Ten Web Startups to Watch
Page 3 of 10
Cell-phone Streaming
Qik lets tourists–and reporters–broadcast live from phones.
By David Talbot

Company: Qik
Founding date: 2006
Funding amount: $4 million
Wandering the streets of Manchester, NH, during the presidential primary campaign, a self-described “citizen journalist” named Steve Garfield bumped into Duncan Hunter, a minor Republican candidate. Garfield pointed his phone’s camera at Hunter for a quick interview, whereupon Hunter disclosed that he was about to tell CNN he wasn’t quitting the race.
What Hunter didn’t know is that Garfield’s phone was armed with software from the startup Qik, allowing it to capture video and stream the interview–in real time–on Qik’s website and thence to other platforms, including Garfield’s Twitter network. Thus, Garfield says, he scooped CNN on this bit of election minutia.
Qik’s data center not only converts cell-phone videos to Flash format but allows Web viewers to send text messages back to the person capturing the video. Bhaskar Roy, a former marketing director at Oracle who is a cofounder, says Qik’s key is its adaptability–it works with phones and networks of widely differing capacities, and does so in real time. “We have been focusing on speed and live aspects, and the quality,” he says.

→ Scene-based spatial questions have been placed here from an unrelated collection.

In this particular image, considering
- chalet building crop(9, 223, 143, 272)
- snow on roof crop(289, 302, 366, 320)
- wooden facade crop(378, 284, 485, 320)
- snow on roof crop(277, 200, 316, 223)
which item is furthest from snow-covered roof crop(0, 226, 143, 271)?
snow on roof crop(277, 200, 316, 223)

Roy says the company has recruited thousands of trial users in 55 countries.
The company is now working on business models. In one, it would sell ads to Web video consumers who text-message replies; in another, it would take a cut from sales of high-end cell phones that capture the best videos (which would come Qik-equipped). Garfield is happy to pay: “Viewers can type in a window while watching, and affect the coverage. That’s, like, totally amazing and groundbreaking!”